Gazprom and other Russian energy companies face additional problems with shipbuilding, the only alternative to pipelines. Russia possesses only 75 percent of the classes of ships necessary for carrying oil and gas supplies. Growing problems at the country’s shipyards mean that Moscow will be unable to compensate for that gap this decade (Fond Strategicheskoi Kul’tury, December 15, 2022). The shortage of ships highlights Russia’s mounting problems and may be exacerbated by the war in the Middle East, where attacks by Houthi militants on ships in the Red Sea have forced many countries to reroute their ships. Russia has not done so due to fears that, if it takes longer to deliver to India by sailing around the Cape of Good Hope, other countries along the route will decide to source their gas from elsewhere or demand greater discounts (BFM.RU, December 20, 2023; Akcent, December 30, 2023). In addition to these difficulties, Moscow has had to shamefacedly confess that it cannot meet construction deadlines on the planned LNG facility in the Arctic and thus cannot meet promised deliveries of LNG given new sanctions and rising tensions in the region (see EDM, July 21, 2021; Kommersant, December 21, 2023; The Barents Observer, December 26, 2023; Fond Strategicheskoi Kul’tury, January 5).
Moscow faces additional problems with its oil and gas sales abroad. For example, it has allowed consumers such as India to insist that Russia not repatriate profits coming from New Delhi for oil and gas supplies, except through purchasing Indian products. This has forced Moscow to retain billions in Indian banks where profits are not available for the Kremlin’s use (IA Realist, January 2).
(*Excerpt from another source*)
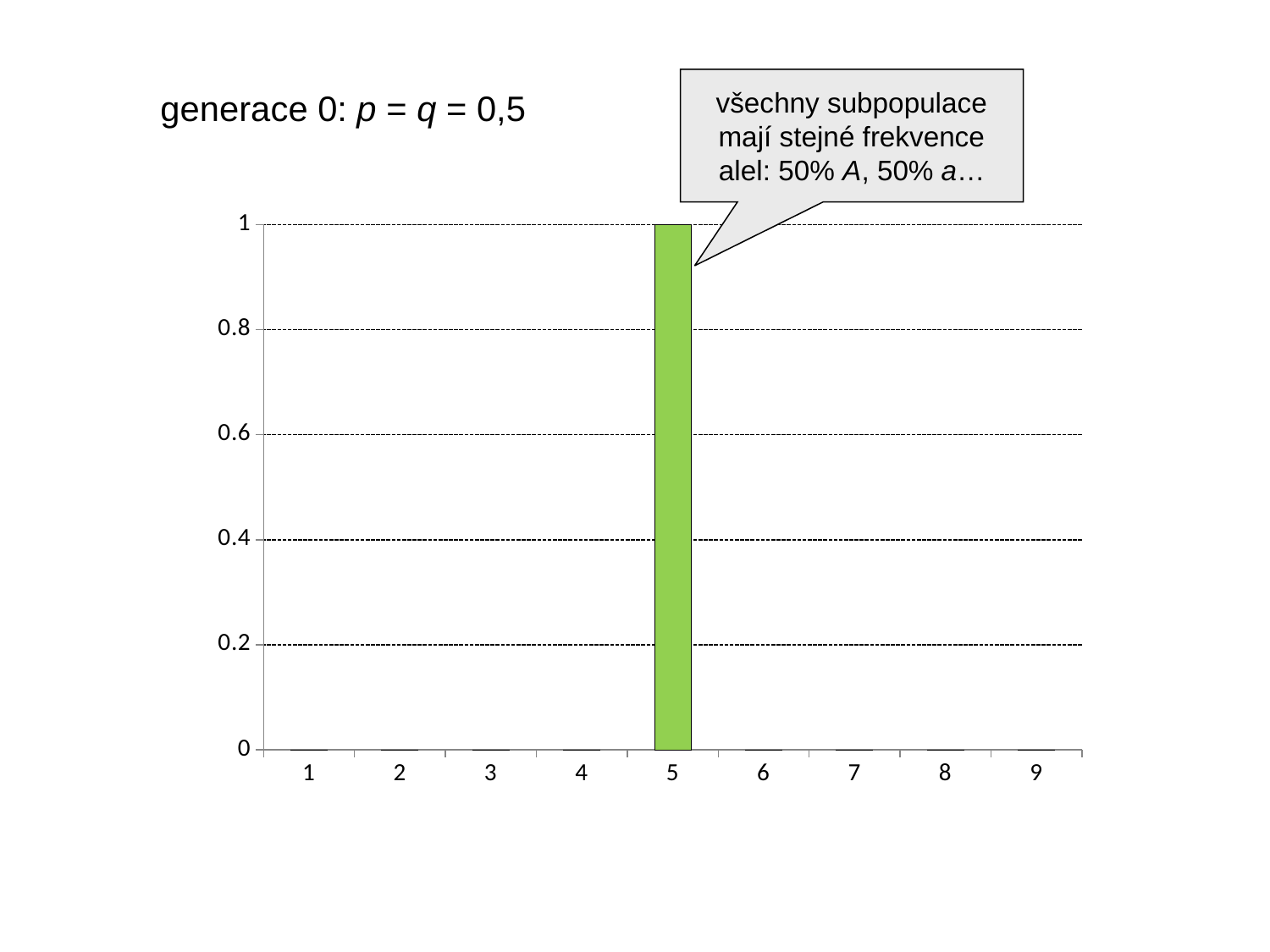
Which category has the highest bar in the chart? 5 What is the difference between the value for category 5 and the value for category 1? 1 Is the value for category 7 greater or less than 0.2? less How many categories in the chart have a visible bar above 0? 1 What is the highest value shown on the y axis of the chart? 1 Is the value for category 5 greater or less than 0.8? greater What is the value of the bar for category 5? 1 What kind of chart is shown on the slide? bar chart What is the value for category 3 in the chart? 0 What colour is the bar for category 5? green Which is larger, the value for category 5 or the value for category 6? category 5 How many categories are shown on the x axis of the chart? 9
Meanwhile, the countries serving as transit routes for Russian oil and gas exports sense Moscow’s desperation, prompting many to raise their rates and further reducing Russian prospects and profits. Among the most significant of these moves has come from Kazakhstan, which increasingly enjoys an upper hand in Russian petroleum sales to China. On January 1, Astana boosted its transit fees for Russian shippers (Kommersant, January 1; Stan Radar, January 2). Other countries in Central Asia and the South Caucasus will likely follow suit, complicating Moscow’s hopes of boosting oil and gas sales to China and other Asian countries.
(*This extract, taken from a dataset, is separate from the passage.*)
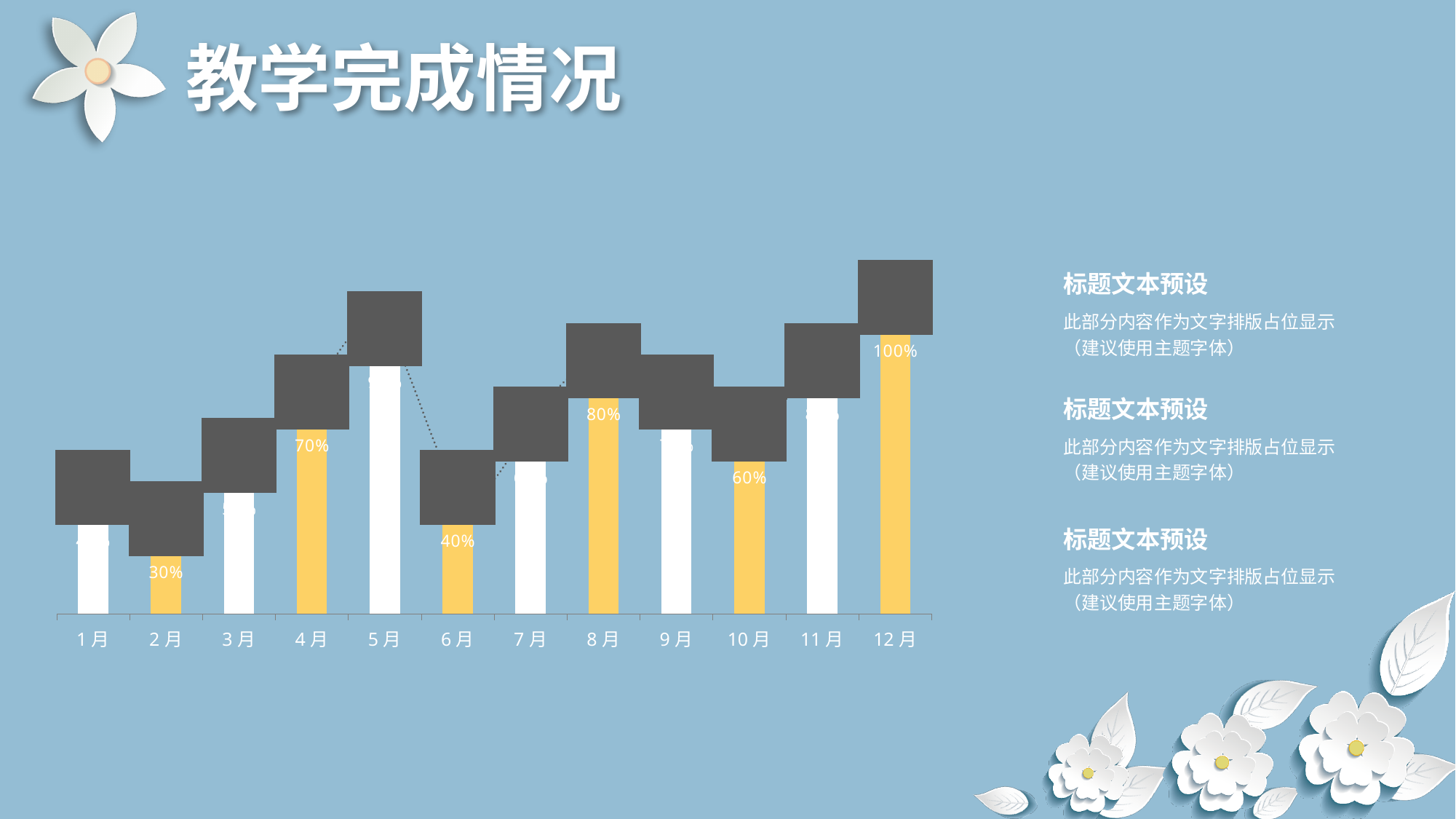
What kind of chart is shown on the slide? bar chart What is the difference between the values for 12月 and 2月? 70% What is the value for 2月? 30% What is the value for 8月? 80% How many months are shown on the x axis? 12 What is the value for 6月? 40% What is the value for 10月? 60% What is the value for 12月? 100% What is the value for 4月? 70% Which is larger, the value for 8月 or the value for 10月? 8月 Which month has the lowest value? 2月 Which month has the highest value? 12月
The most serious impact of Moscow’s energy difficulties may be felt most acutely at home. As part of efforts to stem its losses, Gazprom has raised domestic prices for gas by 11.2 percent over the past six months and has announced plans to increase them by another 8.2 percent during 2024. That outlook is especially infuriating to the tens of thousands of Russians who are now living without heating and light because of critical infrastructure failures and because some heating facilities are unable to pay for the gas they need (The Moscow Times, September 22, 2023; Novye Izvestiya, January 7). Such problems and the fact that the Kremlin is ultimately responsible for the price increases and infrastructure failures clearly highlight that Putin’s war against Ukraine is coming home.
Perhaps even more than that, these indicators are a sign that the Kremlin is prepared to sell out the Russian people to satisfy Beijing. This hits Russian sensibilities especially hard and sparks bitter anecdotes that Putin has “already sold Russia to China” (Censoru.net, December 28). For many Russians, that is even more of a sore point than the war in Ukraine and yet another reason why Moscow’s inability to compensate for Western sanctions is likely to have a serious impact on the thinking of the Russian public and Russian elites in 2024.